O yüzden her türlü yeniliğe kapatıyor kendini…
Olabildiğince teslimiyetçi oluyor örneğin.
Nezaketten, zarafetten, samimiyetten ve şahsiyetten sürekli uzaklaşıyor.
Hal böyle olunca bu hale gelen siyaset belli bir birikim, belli bir donanım ve belli bir temsil kabiliyeti de gerektirmiyor.
***
Bu yüzden bu ülkede “İnsan sevgisiyle hizmet” etmek amacı ile siyaset yapılmıyor, yapılamıyor.
Menfaat elde etmek için yapılıyor.
Makam, mevkii elde etmek için yapılıyor…
Şan ve şöhret için yapılıyor.
***
Siyaset halk menfaatine yapılmadığı için, siyasetçi de gücünü halktan alma gereği duymuyor.
Gücünü almadığı bir halka da haliyle hizmet etme gereği hissetmiyor.
Kısacası…
Bu ülkede siyaset hep halk için yapıldığı dile getiriliyor ama halk için, halkın menfaati için kesinlikle yapılmıyor.

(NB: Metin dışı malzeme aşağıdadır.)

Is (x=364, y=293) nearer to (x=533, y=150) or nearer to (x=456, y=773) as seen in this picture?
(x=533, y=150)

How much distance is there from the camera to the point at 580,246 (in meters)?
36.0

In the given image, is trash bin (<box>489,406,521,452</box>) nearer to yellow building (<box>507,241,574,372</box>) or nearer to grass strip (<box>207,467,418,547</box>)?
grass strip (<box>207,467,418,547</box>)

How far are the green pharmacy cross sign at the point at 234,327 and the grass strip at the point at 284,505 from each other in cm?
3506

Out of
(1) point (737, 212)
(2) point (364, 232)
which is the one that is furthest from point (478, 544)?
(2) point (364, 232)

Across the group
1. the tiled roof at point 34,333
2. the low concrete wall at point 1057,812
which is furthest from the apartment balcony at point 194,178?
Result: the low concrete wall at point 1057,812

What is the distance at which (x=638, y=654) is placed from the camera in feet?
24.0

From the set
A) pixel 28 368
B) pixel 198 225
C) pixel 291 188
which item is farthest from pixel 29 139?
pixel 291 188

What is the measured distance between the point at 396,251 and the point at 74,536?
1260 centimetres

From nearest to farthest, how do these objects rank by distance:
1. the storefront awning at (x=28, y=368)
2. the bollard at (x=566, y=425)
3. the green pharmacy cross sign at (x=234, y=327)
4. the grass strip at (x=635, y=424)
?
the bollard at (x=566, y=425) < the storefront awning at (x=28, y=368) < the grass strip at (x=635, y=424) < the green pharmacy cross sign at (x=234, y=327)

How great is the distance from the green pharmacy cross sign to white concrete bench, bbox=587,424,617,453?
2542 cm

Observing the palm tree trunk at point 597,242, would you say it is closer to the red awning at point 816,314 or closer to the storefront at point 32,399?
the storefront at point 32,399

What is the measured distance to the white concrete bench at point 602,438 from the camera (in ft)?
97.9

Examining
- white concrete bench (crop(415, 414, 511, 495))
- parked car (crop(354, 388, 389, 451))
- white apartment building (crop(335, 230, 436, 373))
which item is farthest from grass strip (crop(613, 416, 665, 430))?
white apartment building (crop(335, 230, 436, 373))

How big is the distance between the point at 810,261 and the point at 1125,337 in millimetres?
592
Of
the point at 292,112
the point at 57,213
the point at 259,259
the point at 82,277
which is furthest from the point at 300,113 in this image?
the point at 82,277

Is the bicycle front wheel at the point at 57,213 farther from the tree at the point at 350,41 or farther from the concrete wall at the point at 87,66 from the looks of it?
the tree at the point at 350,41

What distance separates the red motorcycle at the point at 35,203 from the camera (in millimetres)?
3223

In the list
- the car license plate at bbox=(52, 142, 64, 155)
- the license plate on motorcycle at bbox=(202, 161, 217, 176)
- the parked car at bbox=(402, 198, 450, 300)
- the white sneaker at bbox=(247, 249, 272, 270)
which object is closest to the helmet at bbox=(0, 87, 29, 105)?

KOSKOCA BİR ASIR GEÇMİŞ AMA BİZ HALA…
Atatürk, Mudanya yolu ile Bursa'ya gidiyordu. Kalabalık bir halk kitlesi iskelede etrafını çevirmiş bulunmakta idi. Bir kadının, elinde bir kâğıtla Atatürk'e yaklaştığı görüldü. İhtiyar, zayıf bir kadındı. Ata'nın yolunu keserek titrek bir sesle:
- Beni tanıdın mı oğul? Dedi. Ben sizin Selanik'te komşunuzdum. Bir oğlum var; devlet demiryollarına girmek istiyor. Siz onu alsınlar dediniz. Fakat müdür dinlemedi. Oğlumu yine ise almamış… Ne olur bir kere de siz söyleseniz.
***
Atatürk'ün çelik bakışlı gözleri samimiyetle parladı... Elleriyle geniş jestler yaparak ve yüksek sesle :
- Oğlunu almadılar mı? Dedi. Ben tavsiye ettiğim halde almadılar mı? Ne kadar iyi olmuş... Çok iyi yapmışlar... İste Cumhuriyet böyle anlaşılacak...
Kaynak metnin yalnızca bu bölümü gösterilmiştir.